原文:
※ ※ ※
Using join buffer (Block Nested Loop)

msyql的表连接算法

走索引之后

mysql> explain SELECT a.custid, b.score, b.xcreditscore, b.lrscore FROM(
SELECT DISTINCT custid FROM sync.`credit_apply` WHERE SUBSTR(createtime, 1, 10) >= '2019-12-15' AND rejectrule = 'xxx') a
JOIN 
(select * from sync.`credit_creditchannel`) b
ON a.custid = b.custid;
+----+-------------+----------------------+------------+-------+-----------------------------+-----------------------------+---------+----------+---------+----------+-------------+
| id | select_type | table                | partitions | type  | possible_keys               | key                         | key_len | ref      | rows    | filtered | Extra       |
+----+-------------+----------------------+------------+-------+-----------------------------+-----------------------------+---------+----------+---------+----------+-------------+
|  1 | PRIMARY     | <derived2>           | NULL       | ALL   | NULL                        | NULL                        | NULL    | NULL     |  167831 |   100.00 | NULL        |
|  1 | PRIMARY     | credit_creditchannel | NULL       | ref   | credit_creditchannel_custId | credit_creditchannel_custId | 43      | a.custid |       1 |   100.00 | Using where |
|  2 | DERIVED     | credit_apply         | NULL       | index | index2                      | index2                      | 518     | NULL     | 1678311 |    10.00 | Using where |
+----+-------------+----------------------+------------+-------+-----------------------------+-----------------------------+---------+----------+---------+----------+-------------+
3 rows in set (0.08 sec)
※ ※ ※
记录资料:
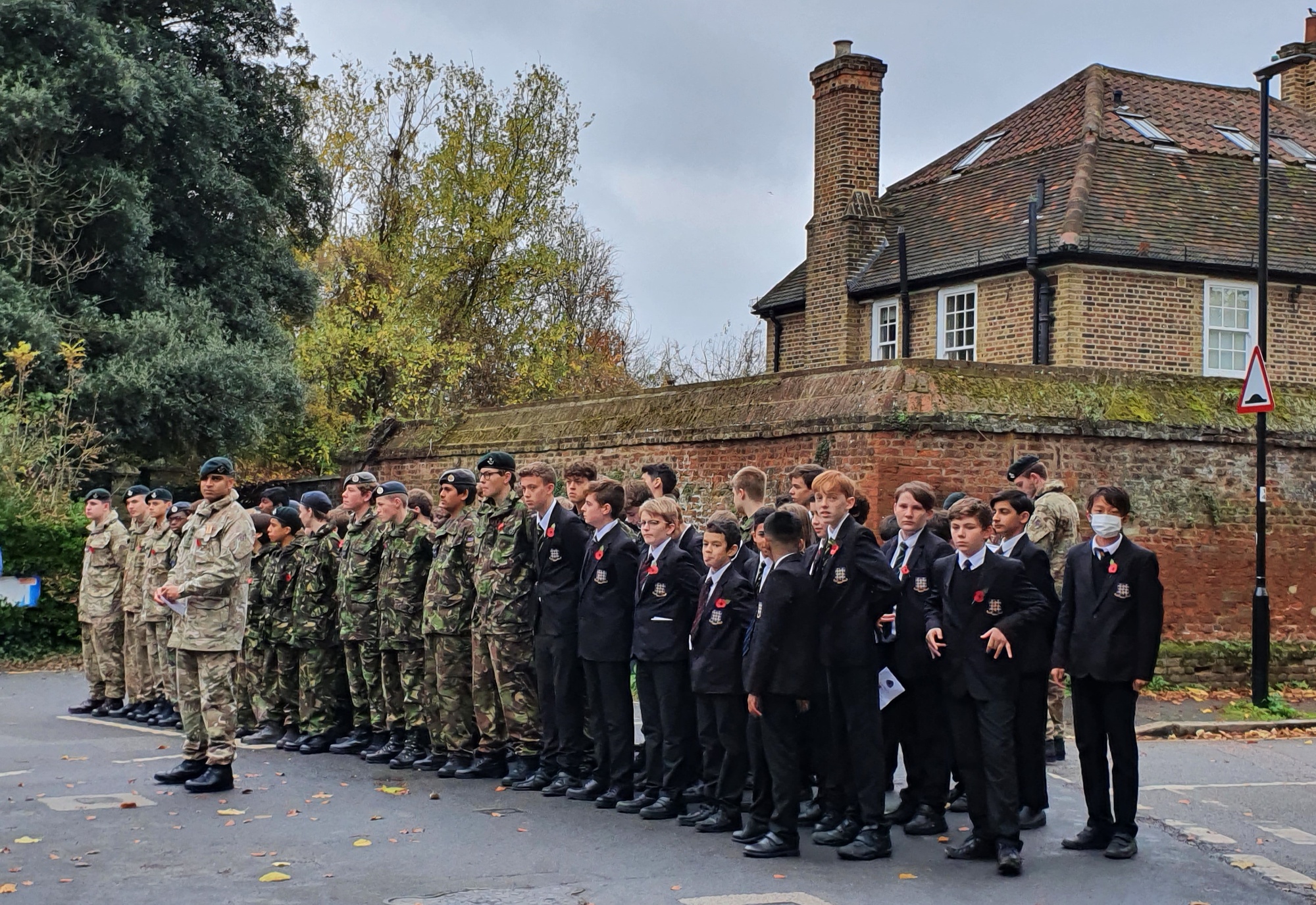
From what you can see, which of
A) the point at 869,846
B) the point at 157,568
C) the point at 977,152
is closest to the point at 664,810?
※ ※ ※
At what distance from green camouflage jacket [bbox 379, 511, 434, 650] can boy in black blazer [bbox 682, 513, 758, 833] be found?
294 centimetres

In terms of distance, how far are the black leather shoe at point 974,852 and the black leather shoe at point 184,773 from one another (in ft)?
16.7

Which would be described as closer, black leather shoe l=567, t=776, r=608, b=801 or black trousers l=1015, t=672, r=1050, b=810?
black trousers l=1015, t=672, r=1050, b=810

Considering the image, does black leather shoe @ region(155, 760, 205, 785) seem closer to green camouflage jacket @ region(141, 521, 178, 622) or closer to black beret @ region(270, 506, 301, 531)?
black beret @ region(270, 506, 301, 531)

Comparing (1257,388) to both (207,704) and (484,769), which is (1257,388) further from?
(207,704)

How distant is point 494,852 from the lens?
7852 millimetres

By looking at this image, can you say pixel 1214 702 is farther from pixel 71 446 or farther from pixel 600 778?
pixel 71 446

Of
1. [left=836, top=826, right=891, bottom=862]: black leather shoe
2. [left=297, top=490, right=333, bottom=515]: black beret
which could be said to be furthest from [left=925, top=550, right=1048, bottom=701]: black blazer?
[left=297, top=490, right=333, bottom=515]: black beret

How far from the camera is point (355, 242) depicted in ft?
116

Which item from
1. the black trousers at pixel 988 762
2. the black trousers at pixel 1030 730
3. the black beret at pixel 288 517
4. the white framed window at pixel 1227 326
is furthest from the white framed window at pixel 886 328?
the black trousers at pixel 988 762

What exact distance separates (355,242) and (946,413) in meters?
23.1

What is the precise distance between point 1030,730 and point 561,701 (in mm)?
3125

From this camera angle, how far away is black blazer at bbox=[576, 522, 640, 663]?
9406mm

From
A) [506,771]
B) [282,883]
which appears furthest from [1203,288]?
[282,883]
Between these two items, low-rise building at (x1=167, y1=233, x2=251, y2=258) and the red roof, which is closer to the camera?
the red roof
※ ※ ※
练习题目:
根据原文“走索引之后”所列的执行计划，说明表 credit_creditchannel 在连接中是按什么方式读取的。

参考答案:
表 credit_creditchannel 的访问类型是 ref，使用索引 credit_creditchannel_custId（key_len 为 43），用派生表的 a.custid 去匹配。每次预计只读 1 行，filtered 为 100.00，Extra 显示 Using where。